Saying “no” to going the extra mile and rejecting workplace “hustle culture” comes in the wake of people’s changing attitudes to their relationship with work, sparked by remote working during Covid-19.

A sign of the times

It’s a trend that has gone viral on social media, especially TikTok, among younger “Gen Z” employees, and it can negatively impact on both employees’ career prospects and organisational culture and performance, says organisational behaviour specialist Dr Natasha Winkler-Titus, Leadership Development Programme head at Stellenbosch Business School.

“Employees who are quietly quitting are not actually resigning, but they are drawing the line. They are setting boundaries to recalibrate work-life balance and protect their mental health. Work-life boundaries are healthy and necessary, although quiet quitting could be seen as a passive-aggressive way of achieving this, rather than a more constructive, assertive approach.

“It is a signal to employers, though, to focus on employee engagement and well-being and to create a supportive environment where employees feel they have a voice and are being heard. Employers that don’t focus on and enable discussion about improving mental health and employee well-being risk a disengaged workforce or losing employees to companies that offer better wellness benefits,” Dr Winkler-Titus said.

Covid, the quiet contributor

Employee engagement is seen as the opposite of burnout, with positively engaged employees more involved, committed, energised, and mentally resilient. A highly engaged workforce impacts positively on customer satisfaction and business performance.

South Africans working remotely rose from 4% of employees to almost 40% in the Covid-induced lockdowns of 2020,[1] leading to greater awareness of the potential for more autonomy and flexibility in how and where we work, she said.

“This, combined with the mental health impact of the pandemic, prompted people to reflect on the meaning of life and where work fits into it. Expecting people to just return to an old form of ‘normal’ in the workplace creates discomfort and is a factor in employees quietly quitting in order to keep work and life apart,” she said.

Flags for early intervention

Signs of a quiet quitter include missing meetings and deadlines, meeting only the minimum of performance standards, arriving late or leaving early, isolating from a team culture or withdrawing from team and social activities, and showing less commitment, passion or enthusiasm for their work.

In addition to reduced performance and productivity, quiet quitting can negatively impact on interpersonal relationships at work as other team members pick up the slack, and it can be seen as a negative attitude that limits the person’s career progression.

“Some of these behaviours are performance-related and should be treated as performance issues, but much of it really has to do with engagement. High levels of engagement are linked to performance and well-being, but when employees don’t have a voice and feel disempowered, they become demotivated. Supportive management is fundamental to the success of performance management – when this is lacking, employees disengage,” she said.

----

WHAT IS REQUIRED |
Reproduce word for word the part of the text on quiet quitting that begins with the words "Signs of a quiet" and ends with the words "person’s career progression.". The lines after this text are not needed for any of the work here.

STUDY MATERIAL |
----

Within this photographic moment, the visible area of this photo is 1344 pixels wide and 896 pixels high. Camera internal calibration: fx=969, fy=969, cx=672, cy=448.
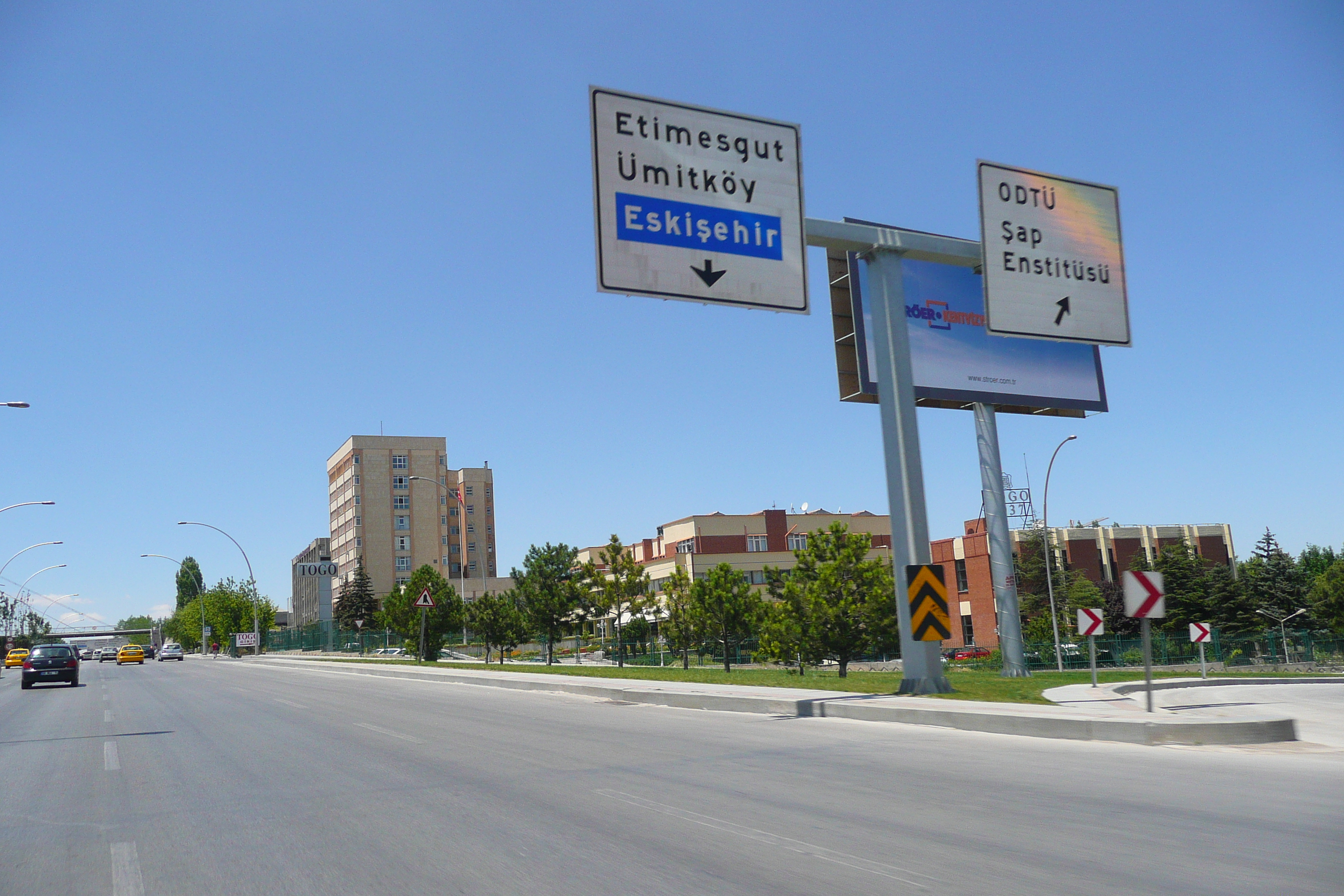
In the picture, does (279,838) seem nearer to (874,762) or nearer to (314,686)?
(874,762)

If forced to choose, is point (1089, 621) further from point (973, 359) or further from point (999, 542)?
point (973, 359)

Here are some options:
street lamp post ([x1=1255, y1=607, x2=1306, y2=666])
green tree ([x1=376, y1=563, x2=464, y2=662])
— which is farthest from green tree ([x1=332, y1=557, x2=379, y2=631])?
street lamp post ([x1=1255, y1=607, x2=1306, y2=666])

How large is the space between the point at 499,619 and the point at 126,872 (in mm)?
→ 50309

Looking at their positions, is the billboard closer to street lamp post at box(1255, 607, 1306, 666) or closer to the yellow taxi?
street lamp post at box(1255, 607, 1306, 666)

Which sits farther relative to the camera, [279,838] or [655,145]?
[655,145]

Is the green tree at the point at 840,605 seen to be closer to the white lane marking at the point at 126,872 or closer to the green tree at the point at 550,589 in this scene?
the green tree at the point at 550,589

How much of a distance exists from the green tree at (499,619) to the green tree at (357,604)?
5900cm

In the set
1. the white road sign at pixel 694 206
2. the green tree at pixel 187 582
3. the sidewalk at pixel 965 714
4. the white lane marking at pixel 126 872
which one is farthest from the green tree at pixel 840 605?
the green tree at pixel 187 582

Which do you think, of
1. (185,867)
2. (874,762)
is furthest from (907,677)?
(185,867)

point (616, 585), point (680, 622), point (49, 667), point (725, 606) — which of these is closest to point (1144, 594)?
point (725, 606)

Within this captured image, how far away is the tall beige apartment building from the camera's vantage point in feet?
440

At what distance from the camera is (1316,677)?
101ft

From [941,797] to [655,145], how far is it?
10.7 metres

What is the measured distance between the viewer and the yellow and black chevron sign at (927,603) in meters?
16.5
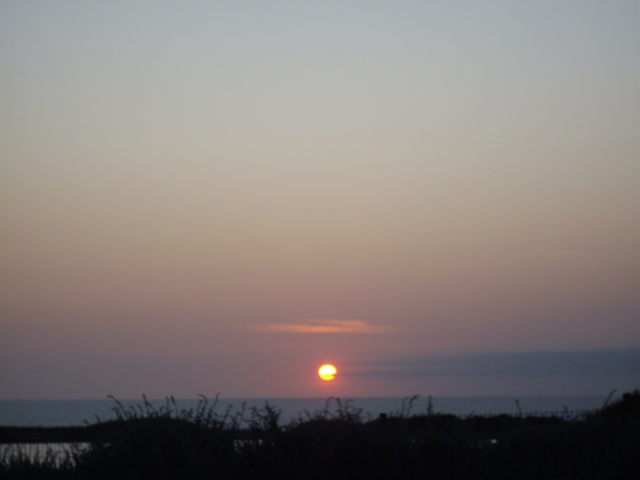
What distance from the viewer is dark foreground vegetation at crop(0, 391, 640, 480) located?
10586 millimetres

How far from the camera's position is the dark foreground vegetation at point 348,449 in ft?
34.7

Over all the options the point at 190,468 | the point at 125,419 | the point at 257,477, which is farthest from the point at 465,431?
the point at 125,419

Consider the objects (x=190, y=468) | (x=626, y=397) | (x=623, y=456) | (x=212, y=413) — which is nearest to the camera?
(x=623, y=456)

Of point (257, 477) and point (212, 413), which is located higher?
point (212, 413)

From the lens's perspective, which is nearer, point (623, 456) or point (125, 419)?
point (623, 456)

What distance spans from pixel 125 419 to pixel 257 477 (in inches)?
147

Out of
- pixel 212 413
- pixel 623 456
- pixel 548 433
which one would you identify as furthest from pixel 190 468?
pixel 623 456

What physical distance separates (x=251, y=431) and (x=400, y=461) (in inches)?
90.6

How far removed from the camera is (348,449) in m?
11.2

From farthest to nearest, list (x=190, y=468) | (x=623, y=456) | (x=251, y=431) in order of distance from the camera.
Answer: (x=251, y=431)
(x=190, y=468)
(x=623, y=456)

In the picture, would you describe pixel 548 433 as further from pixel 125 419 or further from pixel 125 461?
pixel 125 419

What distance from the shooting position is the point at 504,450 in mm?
10719

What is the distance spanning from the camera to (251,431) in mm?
12133

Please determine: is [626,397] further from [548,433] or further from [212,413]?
[212,413]
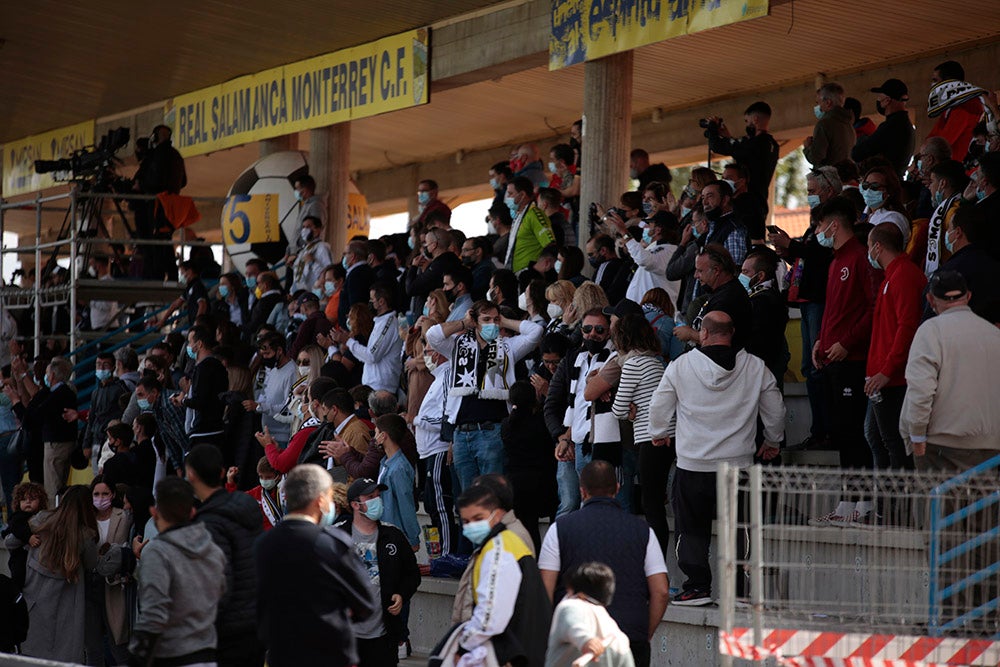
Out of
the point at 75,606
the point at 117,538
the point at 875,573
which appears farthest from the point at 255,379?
the point at 875,573

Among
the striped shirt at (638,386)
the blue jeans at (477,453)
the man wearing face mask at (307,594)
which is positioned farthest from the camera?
the blue jeans at (477,453)

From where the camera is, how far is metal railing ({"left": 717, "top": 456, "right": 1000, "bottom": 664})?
6.25 meters

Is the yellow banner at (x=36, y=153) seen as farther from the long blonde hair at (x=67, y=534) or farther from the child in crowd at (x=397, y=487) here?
the child in crowd at (x=397, y=487)

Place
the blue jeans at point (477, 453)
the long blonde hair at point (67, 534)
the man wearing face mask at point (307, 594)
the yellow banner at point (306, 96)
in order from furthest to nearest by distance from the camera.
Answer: the yellow banner at point (306, 96) < the blue jeans at point (477, 453) < the long blonde hair at point (67, 534) < the man wearing face mask at point (307, 594)

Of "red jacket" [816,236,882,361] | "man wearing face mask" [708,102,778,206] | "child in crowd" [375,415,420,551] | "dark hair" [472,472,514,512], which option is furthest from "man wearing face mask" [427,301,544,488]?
"dark hair" [472,472,514,512]

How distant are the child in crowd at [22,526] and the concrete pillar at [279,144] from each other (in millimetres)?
9144

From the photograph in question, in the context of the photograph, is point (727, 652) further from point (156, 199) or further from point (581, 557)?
point (156, 199)

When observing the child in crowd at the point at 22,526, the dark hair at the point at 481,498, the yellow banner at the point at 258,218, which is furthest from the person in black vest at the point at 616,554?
the yellow banner at the point at 258,218

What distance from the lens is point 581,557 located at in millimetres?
7383

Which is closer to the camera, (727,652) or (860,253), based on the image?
(727,652)

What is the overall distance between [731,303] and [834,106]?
14.0 feet

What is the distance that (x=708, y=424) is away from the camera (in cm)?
904

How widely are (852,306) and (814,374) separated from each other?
73cm

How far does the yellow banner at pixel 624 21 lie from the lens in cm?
1293
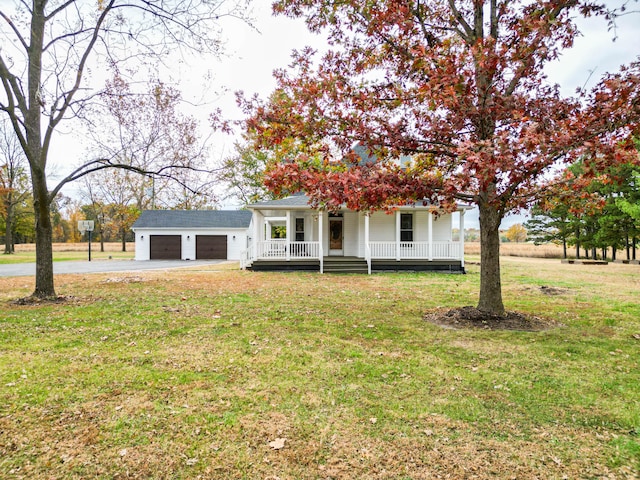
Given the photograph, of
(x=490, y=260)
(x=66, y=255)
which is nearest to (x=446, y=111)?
(x=490, y=260)

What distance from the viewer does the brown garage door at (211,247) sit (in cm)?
2961

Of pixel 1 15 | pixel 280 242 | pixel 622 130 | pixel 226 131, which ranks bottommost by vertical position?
pixel 280 242

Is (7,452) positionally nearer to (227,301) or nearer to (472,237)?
(227,301)

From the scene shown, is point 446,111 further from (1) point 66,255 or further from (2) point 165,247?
(1) point 66,255

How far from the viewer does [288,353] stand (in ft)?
15.7

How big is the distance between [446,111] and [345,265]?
36.3ft

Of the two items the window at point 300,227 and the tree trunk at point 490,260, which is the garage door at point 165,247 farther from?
the tree trunk at point 490,260

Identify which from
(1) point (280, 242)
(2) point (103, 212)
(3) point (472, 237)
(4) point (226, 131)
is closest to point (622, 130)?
(4) point (226, 131)

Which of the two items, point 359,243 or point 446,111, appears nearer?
point 446,111

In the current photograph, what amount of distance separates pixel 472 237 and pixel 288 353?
9111 cm

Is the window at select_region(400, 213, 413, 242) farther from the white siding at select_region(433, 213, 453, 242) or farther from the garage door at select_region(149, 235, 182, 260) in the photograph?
the garage door at select_region(149, 235, 182, 260)

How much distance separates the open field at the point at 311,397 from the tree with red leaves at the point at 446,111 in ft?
6.84

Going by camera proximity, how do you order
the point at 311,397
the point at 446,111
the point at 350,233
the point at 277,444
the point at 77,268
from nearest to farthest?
the point at 277,444, the point at 311,397, the point at 446,111, the point at 350,233, the point at 77,268

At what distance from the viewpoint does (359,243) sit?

----

EXPECTED ANSWER |
Signs of a quiet quitter include missing meetings and deadlines, meeting only the minimum of performance standards, arriving late or leaving early, isolating from a team culture or withdrawing from team and social activities, and showing less commitment, passion or enthusiasm for their work.

In addition to reduced performance and productivity, quiet quitting can negatively impact on interpersonal relationships at work as other team members pick up the slack, and it can be seen as a negative attitude that limits the person’s career progression.